Which lines of the data below contain "Butter"? Please show them all.

┌──

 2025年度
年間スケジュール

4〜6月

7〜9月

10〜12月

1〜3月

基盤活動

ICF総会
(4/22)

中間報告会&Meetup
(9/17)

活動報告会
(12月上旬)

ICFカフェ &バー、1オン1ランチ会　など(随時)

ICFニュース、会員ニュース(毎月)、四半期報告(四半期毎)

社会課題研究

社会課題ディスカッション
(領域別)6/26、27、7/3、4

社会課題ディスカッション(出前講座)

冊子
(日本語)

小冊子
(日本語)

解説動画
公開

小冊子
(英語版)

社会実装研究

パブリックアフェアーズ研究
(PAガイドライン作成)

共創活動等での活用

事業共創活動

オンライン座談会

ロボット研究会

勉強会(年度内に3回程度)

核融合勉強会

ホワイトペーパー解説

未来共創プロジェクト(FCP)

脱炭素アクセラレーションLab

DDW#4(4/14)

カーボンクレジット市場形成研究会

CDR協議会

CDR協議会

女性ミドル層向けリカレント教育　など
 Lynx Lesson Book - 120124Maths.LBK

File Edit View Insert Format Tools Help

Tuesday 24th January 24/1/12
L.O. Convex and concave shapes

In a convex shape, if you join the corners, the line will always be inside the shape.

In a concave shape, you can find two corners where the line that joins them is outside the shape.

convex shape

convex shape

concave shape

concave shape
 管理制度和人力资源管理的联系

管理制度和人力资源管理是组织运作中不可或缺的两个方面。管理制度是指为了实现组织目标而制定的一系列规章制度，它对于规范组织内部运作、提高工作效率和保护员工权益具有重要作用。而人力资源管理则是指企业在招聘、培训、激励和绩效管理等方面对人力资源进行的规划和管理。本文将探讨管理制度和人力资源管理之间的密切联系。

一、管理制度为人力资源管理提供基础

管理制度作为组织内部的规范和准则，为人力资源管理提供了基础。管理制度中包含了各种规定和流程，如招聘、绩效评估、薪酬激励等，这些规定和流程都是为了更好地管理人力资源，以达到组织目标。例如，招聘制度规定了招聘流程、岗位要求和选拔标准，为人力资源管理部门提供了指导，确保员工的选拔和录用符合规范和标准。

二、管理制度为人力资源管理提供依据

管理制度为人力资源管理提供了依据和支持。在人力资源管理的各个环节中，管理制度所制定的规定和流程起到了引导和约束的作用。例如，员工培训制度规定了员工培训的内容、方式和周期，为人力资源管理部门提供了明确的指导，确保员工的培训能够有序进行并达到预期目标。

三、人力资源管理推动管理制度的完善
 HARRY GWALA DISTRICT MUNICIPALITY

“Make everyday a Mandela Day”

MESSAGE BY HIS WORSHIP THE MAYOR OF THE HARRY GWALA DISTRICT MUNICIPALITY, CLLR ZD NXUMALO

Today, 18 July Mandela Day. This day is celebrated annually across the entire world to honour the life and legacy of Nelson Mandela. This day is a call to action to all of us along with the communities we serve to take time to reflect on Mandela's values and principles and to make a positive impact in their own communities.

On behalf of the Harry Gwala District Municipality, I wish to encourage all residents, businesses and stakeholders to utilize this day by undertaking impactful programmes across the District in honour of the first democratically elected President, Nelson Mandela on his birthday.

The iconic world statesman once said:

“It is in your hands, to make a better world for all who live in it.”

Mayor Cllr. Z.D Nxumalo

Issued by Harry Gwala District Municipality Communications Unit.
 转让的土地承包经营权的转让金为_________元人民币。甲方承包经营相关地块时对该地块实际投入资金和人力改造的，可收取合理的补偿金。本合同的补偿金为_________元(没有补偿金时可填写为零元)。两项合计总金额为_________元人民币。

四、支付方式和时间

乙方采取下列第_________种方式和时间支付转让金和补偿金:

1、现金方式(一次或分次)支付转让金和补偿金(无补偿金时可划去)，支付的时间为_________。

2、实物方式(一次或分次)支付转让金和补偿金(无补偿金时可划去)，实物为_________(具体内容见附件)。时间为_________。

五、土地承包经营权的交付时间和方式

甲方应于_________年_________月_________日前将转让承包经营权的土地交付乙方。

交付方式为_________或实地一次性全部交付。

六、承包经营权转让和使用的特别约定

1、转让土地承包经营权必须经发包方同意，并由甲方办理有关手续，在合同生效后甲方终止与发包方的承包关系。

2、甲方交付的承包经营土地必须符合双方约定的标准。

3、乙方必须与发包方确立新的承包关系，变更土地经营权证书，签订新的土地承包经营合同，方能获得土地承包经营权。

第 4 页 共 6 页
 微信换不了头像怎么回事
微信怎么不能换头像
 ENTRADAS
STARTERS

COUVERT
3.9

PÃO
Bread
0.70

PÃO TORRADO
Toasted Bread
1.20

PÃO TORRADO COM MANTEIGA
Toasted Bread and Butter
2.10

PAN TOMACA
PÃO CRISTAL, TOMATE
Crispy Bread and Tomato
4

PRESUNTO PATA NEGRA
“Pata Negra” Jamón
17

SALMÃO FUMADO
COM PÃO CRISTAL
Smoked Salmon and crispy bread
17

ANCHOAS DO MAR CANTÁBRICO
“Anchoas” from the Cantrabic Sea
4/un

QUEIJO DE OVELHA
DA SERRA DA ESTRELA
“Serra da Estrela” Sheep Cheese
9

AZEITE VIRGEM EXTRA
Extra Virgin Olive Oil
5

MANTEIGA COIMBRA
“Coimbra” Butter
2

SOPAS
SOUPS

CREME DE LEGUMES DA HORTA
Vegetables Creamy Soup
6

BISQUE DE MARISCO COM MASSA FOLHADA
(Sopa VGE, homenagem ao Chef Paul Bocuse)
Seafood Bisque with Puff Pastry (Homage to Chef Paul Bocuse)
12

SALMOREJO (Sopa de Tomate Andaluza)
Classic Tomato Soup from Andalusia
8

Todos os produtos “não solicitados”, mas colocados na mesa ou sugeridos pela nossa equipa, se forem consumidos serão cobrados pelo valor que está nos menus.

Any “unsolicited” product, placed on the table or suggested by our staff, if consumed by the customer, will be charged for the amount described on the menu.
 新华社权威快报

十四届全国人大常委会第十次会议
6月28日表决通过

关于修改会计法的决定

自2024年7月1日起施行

└──

## Response to this task
Toasted Bread and Butter
“Coimbra” Butter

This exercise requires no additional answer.